The clue is in the name – social media needs to be social. That means engaging with your audience, giving them information, posting relevant news, commenting on developments in your industry, even just saying hi, acknowledging a customer’s comments or asking questions. If even half of your tweets are promotional, that’s too much.
2. Auto DMs
We’ve all done it – innocently followed someone only to receive a generic direct message a few minutes later. Ask yourself why you’re doing it? If you’re saying thanks for the follow then please don’t! If you’re explaining what you do, what you sell or who you are in a DM then you’re not using your profile properly.
Social media, and Twitter in particular, is about the personal touch – which is the antithesis of an auto DM. Part of the point with Twitter is being visible, so why say something to a customer that you wouldn’t want anyone else to see? Yes a DM can be useful for handling personal details or complaints but auto DMs are just irritating.
3. Linking to Facebook
I have nothing against Facebook (although some Twitter users do) but if I wanted to be on Facebook then I’d have gone on Facebook. For a start linking to Facebook content is lazy. Yes content management systems make it very tempting to do one size fits all posts, but they’re actually doing you a disservice.

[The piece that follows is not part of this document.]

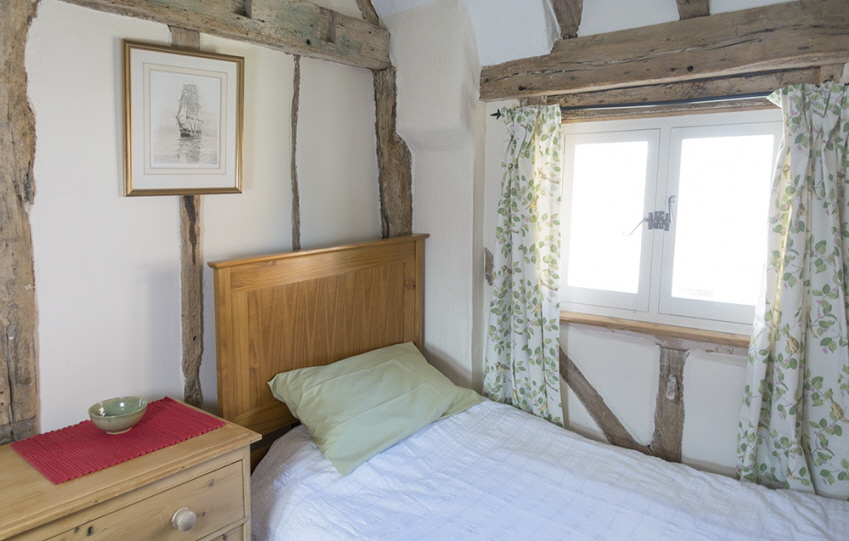 Sunny twin bedroom at Leman Cottage in Suffolk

At the end of the day, Twitter and Facebook are very different animals so don’t treat them the same. Cater your messages specifically to each medium. Yes it takes a little more time, but it makes the content for both much more relevant and that will help get you better engagement.

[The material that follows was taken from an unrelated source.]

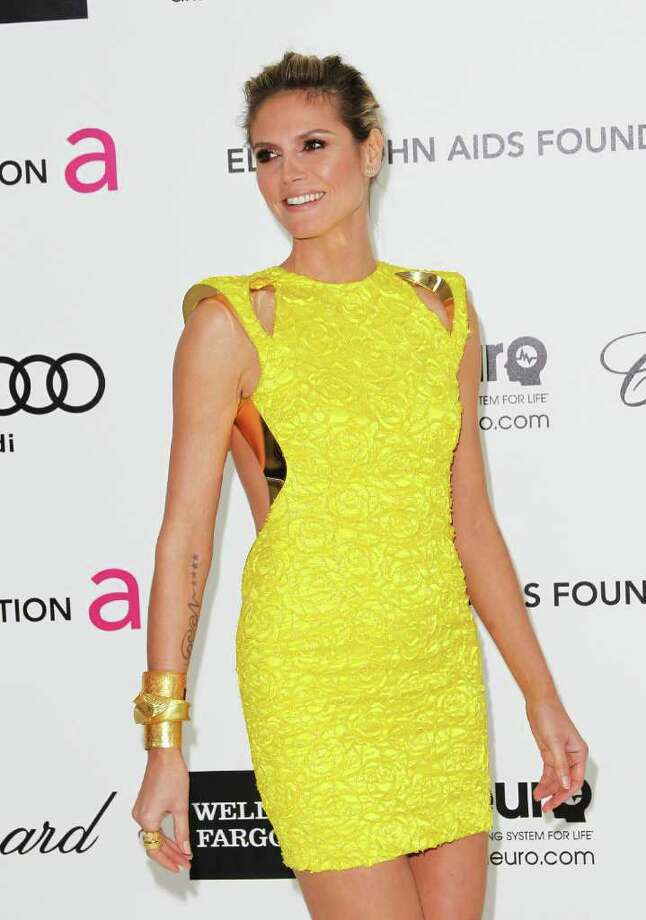 TV Personality Heidi Klum arrives at the 20th Annual Elton John AIDS Foundation's Oscar Viewing Party held at West Hollywood Park on February 26, 2012 in West Hollywood, California. Photo: Frederick M. Brown, Getty / 2012 Getty Images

If Twitter is a signpost to your brand – well then so is Facebook. These platforms are there to educate people about your brand, make them aware of you and make users more likely to become customers. You don’t sell on Twitter, you don’t sell on Facebook so if you need to link anywhere, make it your company website!
4. Being unavailable

Some companies can get by operating a strictly nine to five Twitter presence and that’s fine. Other businesses can’t. Do you operate across time zones? Are you a 24 hour business? Do you have a major online presence? If the answer to any of these questions is yes then your customers expect you to be monitoring Twitter outside normal business hours. And when a customer in need Tweets they expect a reply.
If you absolutely can’t cater to a broader range of cover, then state in your profile the times that the feed is monitored so that customers know when they can expect a reply. Complaints and negative word of mouth is a major issue for any brand on Twitter and that leads us to point number 5.
5. Ignoring complaints
Ignore complaints at your peril. Social networks are like digital word of mouth. If you ignore someone with a complaint they’ll shout it on their feed and their network will see it.
View complaints as a second chance to get things right, don’t see them as a threat. If you turn a complaint around on Twitter then others will see and may even be impressed. The complainant will probably tweet about it too.

Get it wrong and you could face complaintvertising, where someone buys a promoted tweet to highlight their gripe with your company. These definitely will be noticed, shared and some have even received press coverage.